Validating in algorithm
These repeated partitions can be done in various ways, such as dividing into 2 equal datasets and using them as training/validation, and then validation/training, or repeatedly selecting a random subset as a validation dataset), which splits a complete multi-class problem into a set of smaller classification problems.It serves for learning more accurate concepts due to simpler classification boundaries in subtasks and individual feature selection procedures for subtasks.The performance of the networks is then compared by evaluating the error function using an independent validation set, and the network having the smallest error with respect to the validation set is selected. Since this procedure can itself lead to some overfitting to the validation set, the performance of the selected network should be confirmed by measuring its performance on a third independent set of data called a test set.
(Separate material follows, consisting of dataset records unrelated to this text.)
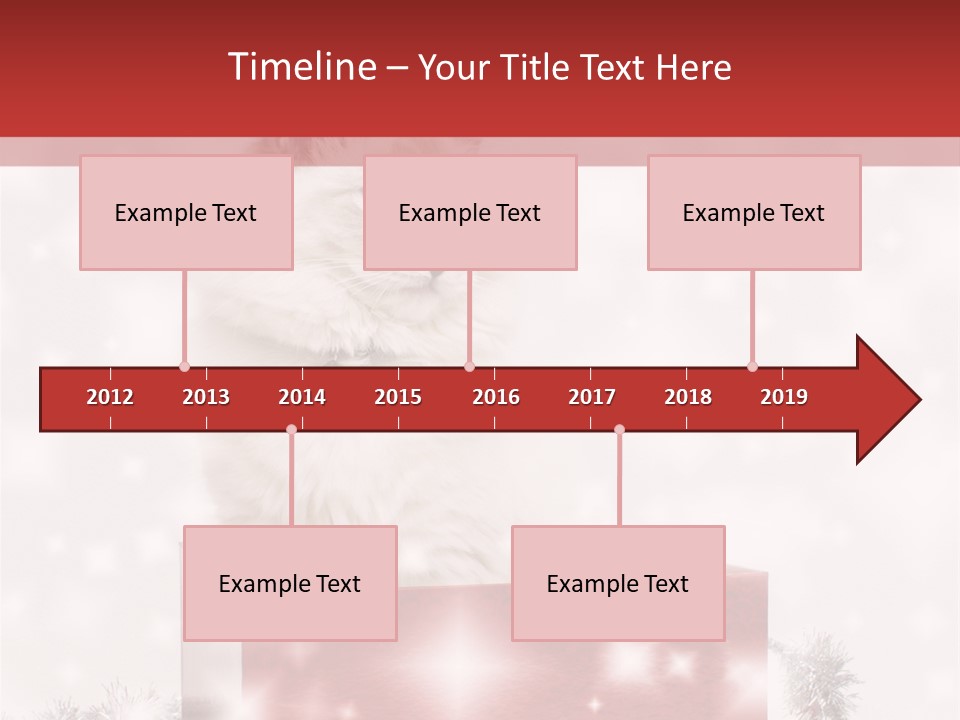 Timeline – Your Title Text Here

Example Text

Example Text

Example Text

2012 2013 2014 2015 2016 2017 2018 2019

Example Text

Example Text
The data used to build the final model usually comes from multiple datasets.a neural net or a naive Bayes classifier) is trained on the training dataset using a supervised learning method (e.g. In practice, the training dataset often consist of pairs of an input vector and the corresponding answer vector or scalar, which is commonly denoted as the target.The current model is run with the training dataset and produces a result, which is then compared with the target, for each input vector in the training dataset.When doing classification decomposition, the central choice is the order of combination of smaller classification steps, called the classification path.Depending on the application, it can be derived from the confusion matrix and, uncovering the reasons for typical errors and finding ways to prevent the system make those in the future.